このように一口に技術文書といっても,その範囲は幅広く,一様に同じ構成というわけにはゆきません.それらに応じた構成・表現の手法が考えられますが,いわゆる“文例集”のようなテンプレート(ひな型)を思い浮かべる必要はありません.むしろ「さまざまな技術文書に共通したポイント」と「目的・読者対象に応じたポイント」があると考えるのが適切です.
「報告文書」と「解説文書」−目的読者対象に応じたポイント−
技術文書を,「報告を目的にした文書(共通の基礎・課題をもつ読者が対象)」と「解説を目的にした文書(その内容について知らない読者が対象)」に分けて考えることにします.
「報告を目的にした文書(以下,報告文書)」には研究者,技術者を対象にした技術報告,調査・研究報告さらには学術論文があげられます.しかし,これらの間にも形式・書式あるいは目的からさまざまな違いがあることは明らかです.

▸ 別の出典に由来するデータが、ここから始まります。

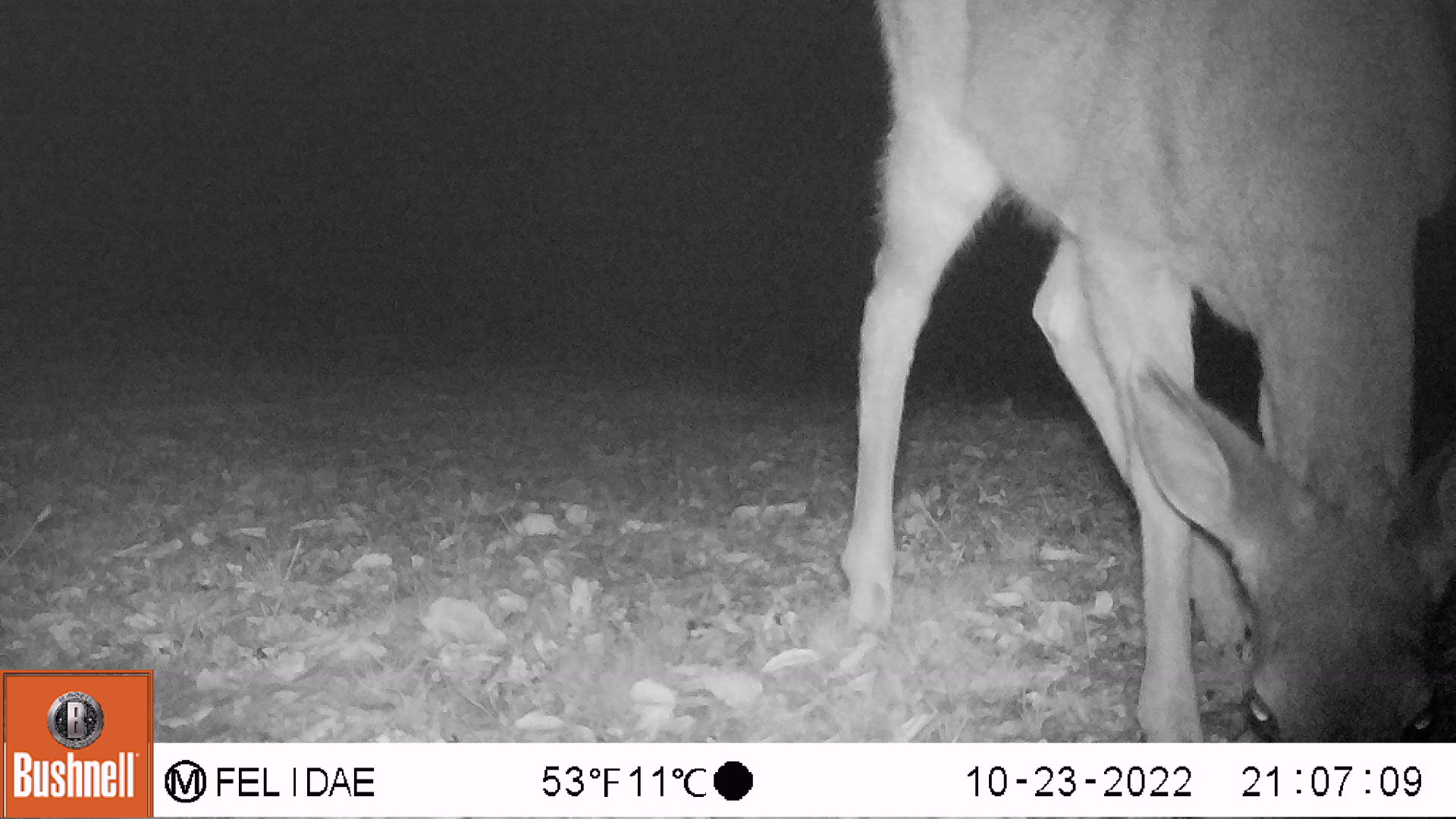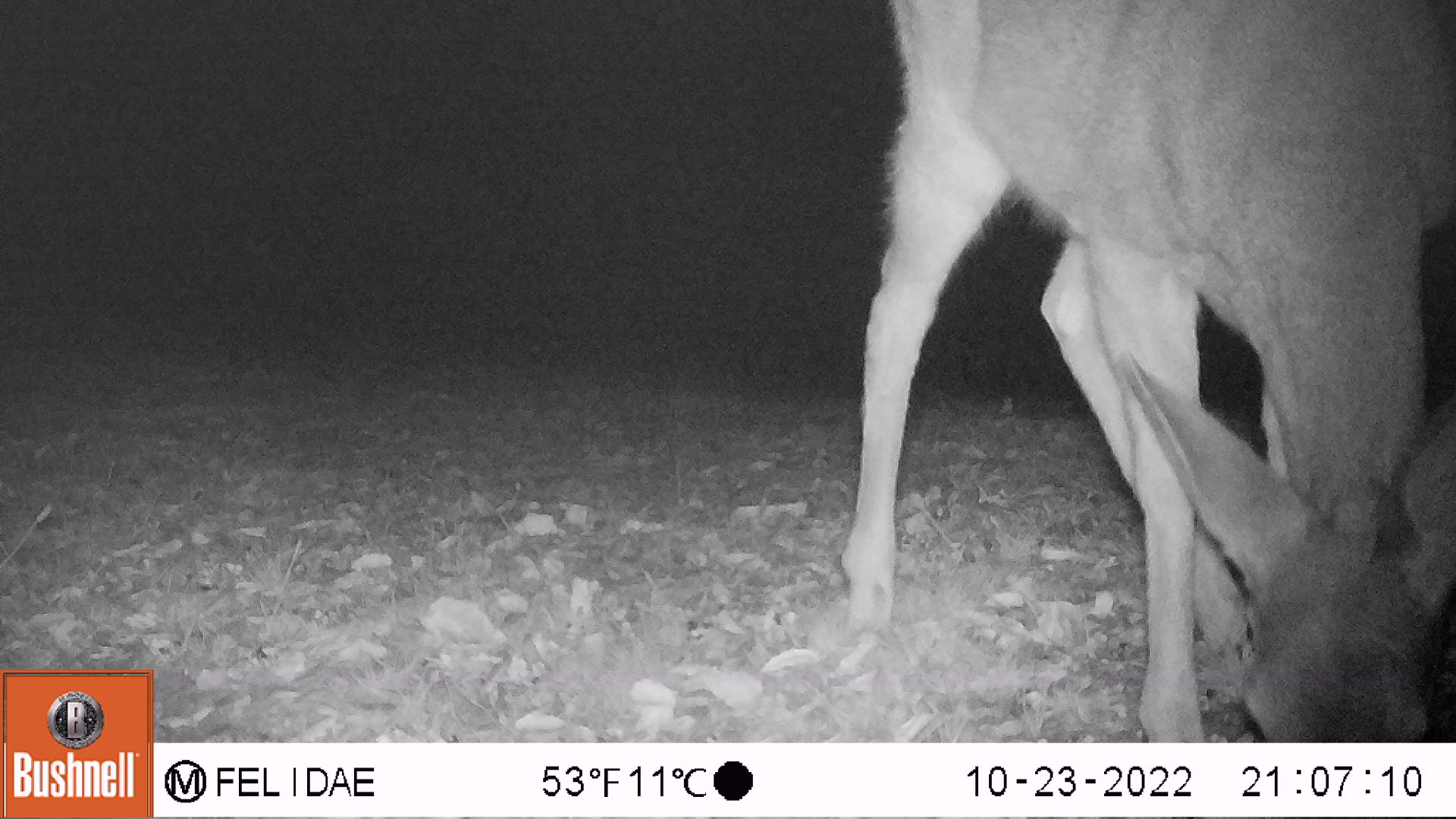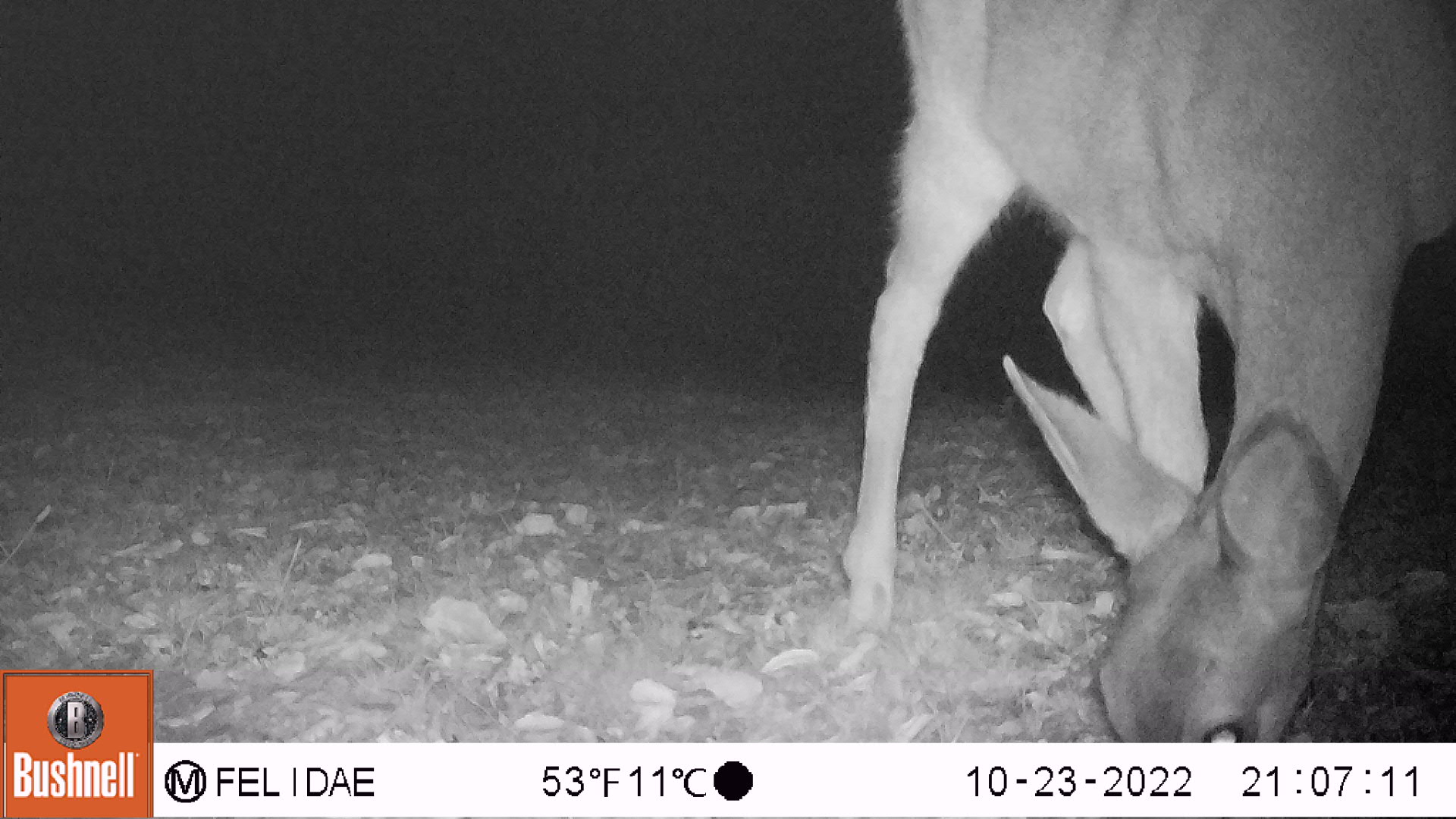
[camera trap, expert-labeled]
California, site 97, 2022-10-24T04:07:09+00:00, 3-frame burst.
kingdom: Animalia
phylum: Chordata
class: Mammalia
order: Artiodactyla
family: Cervidae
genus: Odocoileus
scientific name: Odocoileus hemionus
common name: mule deer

また,「解説を目的にした文書(以下,解説文書)」には技術解説,製品解説・製品仕様書,取扱いマニュアルなどがあげれらます.これらも一見すると似ていますが,それぞれの目的は明確に異なります.
このように,「技術文書」は読者対象,目的(主題・結論)に応じた構成でなければなりません.それぞれの技術文書は,いわば「似て非なる関係」といえます.かといって「非なる関係」だからすべて別個に考える必要もありません.「似ている」からにはその基礎となる共通の体系があり,それぞれは派生形・応用形であると考えればよいはずです.その共通の体系と応用手法こそが,ここで解説する「テクニカルライティング」といえます.